* EXERCISE AIM: Rewrite the material as a numbered list, from its start through the line containing "Which category has the highest value? No", omitting blank lines.

Saved data entries:
- - - -

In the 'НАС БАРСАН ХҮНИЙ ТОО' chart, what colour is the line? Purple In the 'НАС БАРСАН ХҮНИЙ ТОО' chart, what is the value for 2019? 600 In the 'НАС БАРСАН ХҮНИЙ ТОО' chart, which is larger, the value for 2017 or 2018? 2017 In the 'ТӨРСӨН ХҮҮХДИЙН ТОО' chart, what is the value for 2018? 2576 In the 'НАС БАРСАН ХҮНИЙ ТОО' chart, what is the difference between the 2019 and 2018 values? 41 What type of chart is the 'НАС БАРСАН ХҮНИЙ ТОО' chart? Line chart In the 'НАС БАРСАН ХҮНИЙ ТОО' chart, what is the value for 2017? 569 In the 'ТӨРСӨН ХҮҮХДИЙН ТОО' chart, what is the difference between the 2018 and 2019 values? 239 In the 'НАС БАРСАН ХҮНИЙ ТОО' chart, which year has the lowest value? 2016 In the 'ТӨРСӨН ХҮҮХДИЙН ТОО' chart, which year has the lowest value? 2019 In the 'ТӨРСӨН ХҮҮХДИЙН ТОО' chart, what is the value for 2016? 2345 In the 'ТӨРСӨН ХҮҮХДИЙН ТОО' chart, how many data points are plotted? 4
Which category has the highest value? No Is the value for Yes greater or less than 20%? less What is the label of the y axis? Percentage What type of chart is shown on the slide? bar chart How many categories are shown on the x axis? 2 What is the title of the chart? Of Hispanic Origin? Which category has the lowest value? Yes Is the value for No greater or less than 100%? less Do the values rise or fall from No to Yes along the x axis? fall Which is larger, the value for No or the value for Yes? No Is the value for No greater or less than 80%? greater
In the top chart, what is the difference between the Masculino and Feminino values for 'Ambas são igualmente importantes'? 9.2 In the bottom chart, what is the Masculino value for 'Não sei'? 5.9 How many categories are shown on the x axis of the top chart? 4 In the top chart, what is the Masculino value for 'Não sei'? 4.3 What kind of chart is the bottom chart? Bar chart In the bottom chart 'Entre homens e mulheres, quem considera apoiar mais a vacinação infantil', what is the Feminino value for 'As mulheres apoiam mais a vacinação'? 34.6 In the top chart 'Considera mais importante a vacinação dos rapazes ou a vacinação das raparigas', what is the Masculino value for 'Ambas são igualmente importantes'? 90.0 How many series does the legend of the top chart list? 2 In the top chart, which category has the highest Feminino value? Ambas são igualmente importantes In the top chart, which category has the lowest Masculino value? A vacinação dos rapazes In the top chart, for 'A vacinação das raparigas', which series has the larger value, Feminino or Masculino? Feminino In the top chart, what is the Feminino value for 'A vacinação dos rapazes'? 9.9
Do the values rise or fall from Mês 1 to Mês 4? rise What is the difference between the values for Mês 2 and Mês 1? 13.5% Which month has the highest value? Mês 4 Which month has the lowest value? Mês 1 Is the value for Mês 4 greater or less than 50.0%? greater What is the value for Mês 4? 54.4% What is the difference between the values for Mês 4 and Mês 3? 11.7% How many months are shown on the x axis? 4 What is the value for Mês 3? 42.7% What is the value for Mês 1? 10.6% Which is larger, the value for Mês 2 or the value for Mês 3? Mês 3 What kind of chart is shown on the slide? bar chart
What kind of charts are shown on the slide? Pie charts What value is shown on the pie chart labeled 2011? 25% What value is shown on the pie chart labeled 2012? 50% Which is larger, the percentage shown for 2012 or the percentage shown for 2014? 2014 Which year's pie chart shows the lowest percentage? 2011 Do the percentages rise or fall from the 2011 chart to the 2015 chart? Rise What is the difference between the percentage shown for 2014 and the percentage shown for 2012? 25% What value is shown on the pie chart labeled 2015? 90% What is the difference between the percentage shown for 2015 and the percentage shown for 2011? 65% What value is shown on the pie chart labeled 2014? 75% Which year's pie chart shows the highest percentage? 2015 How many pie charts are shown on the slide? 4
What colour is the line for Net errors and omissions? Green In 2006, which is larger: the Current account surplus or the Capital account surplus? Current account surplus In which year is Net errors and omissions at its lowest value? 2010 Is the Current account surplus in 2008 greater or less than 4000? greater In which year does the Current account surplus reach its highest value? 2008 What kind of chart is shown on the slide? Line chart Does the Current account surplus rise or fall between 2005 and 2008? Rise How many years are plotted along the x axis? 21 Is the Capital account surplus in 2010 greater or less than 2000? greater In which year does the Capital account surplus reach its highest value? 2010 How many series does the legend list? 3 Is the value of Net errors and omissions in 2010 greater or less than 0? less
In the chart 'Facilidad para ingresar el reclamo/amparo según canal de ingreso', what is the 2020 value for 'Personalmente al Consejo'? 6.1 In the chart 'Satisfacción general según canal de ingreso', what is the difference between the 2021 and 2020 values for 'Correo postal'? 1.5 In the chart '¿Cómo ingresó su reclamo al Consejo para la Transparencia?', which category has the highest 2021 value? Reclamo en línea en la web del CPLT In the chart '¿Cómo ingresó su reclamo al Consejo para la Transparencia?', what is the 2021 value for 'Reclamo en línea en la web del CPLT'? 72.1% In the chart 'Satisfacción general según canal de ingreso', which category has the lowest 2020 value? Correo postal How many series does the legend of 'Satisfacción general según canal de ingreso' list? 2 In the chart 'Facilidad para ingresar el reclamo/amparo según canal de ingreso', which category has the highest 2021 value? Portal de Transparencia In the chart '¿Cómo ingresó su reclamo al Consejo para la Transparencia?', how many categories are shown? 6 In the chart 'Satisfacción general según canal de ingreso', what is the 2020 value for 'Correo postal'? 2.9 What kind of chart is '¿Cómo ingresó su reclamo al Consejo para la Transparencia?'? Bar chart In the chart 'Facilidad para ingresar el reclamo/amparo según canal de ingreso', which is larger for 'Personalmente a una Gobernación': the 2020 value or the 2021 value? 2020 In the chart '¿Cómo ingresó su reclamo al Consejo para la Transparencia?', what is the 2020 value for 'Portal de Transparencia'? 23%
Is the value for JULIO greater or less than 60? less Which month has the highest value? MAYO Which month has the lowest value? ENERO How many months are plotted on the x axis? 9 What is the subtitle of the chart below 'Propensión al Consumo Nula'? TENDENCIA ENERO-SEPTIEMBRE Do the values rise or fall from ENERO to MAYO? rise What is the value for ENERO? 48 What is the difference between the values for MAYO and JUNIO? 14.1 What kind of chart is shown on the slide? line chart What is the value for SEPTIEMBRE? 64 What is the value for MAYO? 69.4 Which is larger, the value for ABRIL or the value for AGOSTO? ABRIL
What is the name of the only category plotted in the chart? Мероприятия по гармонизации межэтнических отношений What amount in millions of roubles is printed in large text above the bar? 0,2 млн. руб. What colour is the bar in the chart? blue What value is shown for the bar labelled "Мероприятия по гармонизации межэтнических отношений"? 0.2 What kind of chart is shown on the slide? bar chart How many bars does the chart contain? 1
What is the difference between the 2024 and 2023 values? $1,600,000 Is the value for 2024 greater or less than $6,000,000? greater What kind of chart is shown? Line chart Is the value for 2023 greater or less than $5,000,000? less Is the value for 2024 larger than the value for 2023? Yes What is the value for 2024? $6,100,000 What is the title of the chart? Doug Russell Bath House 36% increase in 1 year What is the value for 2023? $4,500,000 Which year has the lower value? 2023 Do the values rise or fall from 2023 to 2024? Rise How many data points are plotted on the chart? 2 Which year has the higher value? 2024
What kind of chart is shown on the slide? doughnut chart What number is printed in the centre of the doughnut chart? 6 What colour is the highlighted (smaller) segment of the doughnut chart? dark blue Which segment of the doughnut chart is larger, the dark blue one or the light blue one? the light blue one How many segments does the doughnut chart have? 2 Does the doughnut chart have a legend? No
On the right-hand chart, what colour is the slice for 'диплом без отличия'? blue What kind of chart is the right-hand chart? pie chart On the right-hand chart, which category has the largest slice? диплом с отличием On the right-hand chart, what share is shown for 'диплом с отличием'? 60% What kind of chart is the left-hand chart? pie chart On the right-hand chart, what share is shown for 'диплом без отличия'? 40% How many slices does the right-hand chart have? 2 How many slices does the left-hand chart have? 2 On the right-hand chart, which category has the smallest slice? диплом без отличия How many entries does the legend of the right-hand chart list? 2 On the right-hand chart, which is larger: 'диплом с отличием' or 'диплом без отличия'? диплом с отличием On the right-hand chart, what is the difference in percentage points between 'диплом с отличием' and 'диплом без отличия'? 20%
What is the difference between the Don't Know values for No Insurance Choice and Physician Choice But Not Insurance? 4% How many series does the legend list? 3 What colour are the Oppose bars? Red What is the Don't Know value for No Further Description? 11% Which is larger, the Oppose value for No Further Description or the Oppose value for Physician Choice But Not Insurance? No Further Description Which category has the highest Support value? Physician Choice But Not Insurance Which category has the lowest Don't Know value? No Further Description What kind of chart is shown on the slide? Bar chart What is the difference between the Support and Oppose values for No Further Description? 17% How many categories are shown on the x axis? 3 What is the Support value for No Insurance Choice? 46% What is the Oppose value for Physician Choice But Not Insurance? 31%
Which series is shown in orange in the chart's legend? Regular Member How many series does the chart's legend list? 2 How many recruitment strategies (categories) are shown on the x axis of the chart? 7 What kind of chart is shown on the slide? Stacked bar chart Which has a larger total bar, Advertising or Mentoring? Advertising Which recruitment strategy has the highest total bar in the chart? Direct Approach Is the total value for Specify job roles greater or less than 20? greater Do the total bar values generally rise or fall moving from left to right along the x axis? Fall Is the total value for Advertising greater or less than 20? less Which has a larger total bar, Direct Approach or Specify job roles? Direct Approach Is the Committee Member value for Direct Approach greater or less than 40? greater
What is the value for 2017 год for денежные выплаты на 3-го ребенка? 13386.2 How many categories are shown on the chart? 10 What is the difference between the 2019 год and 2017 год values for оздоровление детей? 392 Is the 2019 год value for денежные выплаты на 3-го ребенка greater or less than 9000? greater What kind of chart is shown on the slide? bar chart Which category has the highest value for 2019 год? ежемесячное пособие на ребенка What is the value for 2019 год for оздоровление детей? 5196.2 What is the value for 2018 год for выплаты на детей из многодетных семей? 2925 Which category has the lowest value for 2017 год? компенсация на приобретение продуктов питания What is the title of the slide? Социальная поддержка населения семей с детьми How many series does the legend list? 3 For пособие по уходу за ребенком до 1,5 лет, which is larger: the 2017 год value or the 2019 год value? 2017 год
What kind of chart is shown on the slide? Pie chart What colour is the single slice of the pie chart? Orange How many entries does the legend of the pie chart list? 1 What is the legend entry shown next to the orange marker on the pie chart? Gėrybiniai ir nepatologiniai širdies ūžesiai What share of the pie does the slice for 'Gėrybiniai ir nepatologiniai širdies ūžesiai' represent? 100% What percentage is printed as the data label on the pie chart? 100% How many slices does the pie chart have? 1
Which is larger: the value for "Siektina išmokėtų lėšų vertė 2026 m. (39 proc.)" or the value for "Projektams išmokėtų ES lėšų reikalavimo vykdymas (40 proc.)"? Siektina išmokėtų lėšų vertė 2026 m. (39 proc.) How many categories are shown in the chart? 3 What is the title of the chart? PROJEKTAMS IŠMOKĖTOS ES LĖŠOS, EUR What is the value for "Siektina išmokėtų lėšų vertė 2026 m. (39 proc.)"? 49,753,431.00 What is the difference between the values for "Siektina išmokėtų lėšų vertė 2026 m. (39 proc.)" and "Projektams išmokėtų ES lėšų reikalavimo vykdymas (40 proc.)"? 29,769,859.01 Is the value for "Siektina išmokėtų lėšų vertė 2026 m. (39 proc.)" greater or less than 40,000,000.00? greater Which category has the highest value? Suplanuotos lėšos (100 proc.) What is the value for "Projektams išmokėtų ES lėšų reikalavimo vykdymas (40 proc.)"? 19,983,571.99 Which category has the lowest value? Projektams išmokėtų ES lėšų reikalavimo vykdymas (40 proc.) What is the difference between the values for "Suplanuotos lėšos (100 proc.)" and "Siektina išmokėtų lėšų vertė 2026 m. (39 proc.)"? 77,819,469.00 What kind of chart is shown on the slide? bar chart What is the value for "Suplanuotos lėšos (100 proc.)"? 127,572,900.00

- - - -

* RESULT OF THIS EXERCISE:
1. In the 'НАС БАРСАН ХҮНИЙ ТОО' chart, what colour is the line? Purple In the 'НАС БАРСАН ХҮНИЙ ТОО' chart, what is the value for 2019? 600 In the 'НАС БАРСАН ХҮНИЙ ТОО' chart, which is larger, the value for 2017 or 2018? 2017 In the 'ТӨРСӨН ХҮҮХДИЙН ТОО' chart, what is the value for 2018? 2576 In the 'НАС БАРСАН ХҮНИЙ ТОО' chart, what is the difference between the 2019 and 2018 values? 41 What type of chart is the 'НАС БАРСАН ХҮНИЙ ТОО' chart? Line chart In the 'НАС БАРСАН ХҮНИЙ ТОО' chart, what is the value for 2017? 569 In the 'ТӨРСӨН ХҮҮХДИЙН ТОО' chart, what is the difference between the 2018 and 2019 values? 239 In the 'НАС БАРСАН ХҮНИЙ ТОО' chart, which year has the lowest value? 2016 In the 'ТӨРСӨН ХҮҮХДИЙН ТОО' chart, which year has the lowest value? 2019 In the 'ТӨРСӨН ХҮҮХДИЙН ТОО' chart, what is the value for 2016? 2345 In the 'ТӨРСӨН ХҮҮХДИЙН ТОО' chart, how many data points are plotted? 4
2. Which category has the highest value? No Is the value for Yes greater or less than 20%? less What is the label of the y axis? Percentage What type of chart is shown on the slide? bar chart How many categories are shown on the x axis? 2 What is the title of the chart? Of Hispanic Origin? Which category has the lowest value? Yes Is the value for No greater or less than 100%? less Do the values rise or fall from No to Yes along the x axis? fall Which is larger, the value for No or the value for Yes? No Is the value for No greater or less than 80%? greater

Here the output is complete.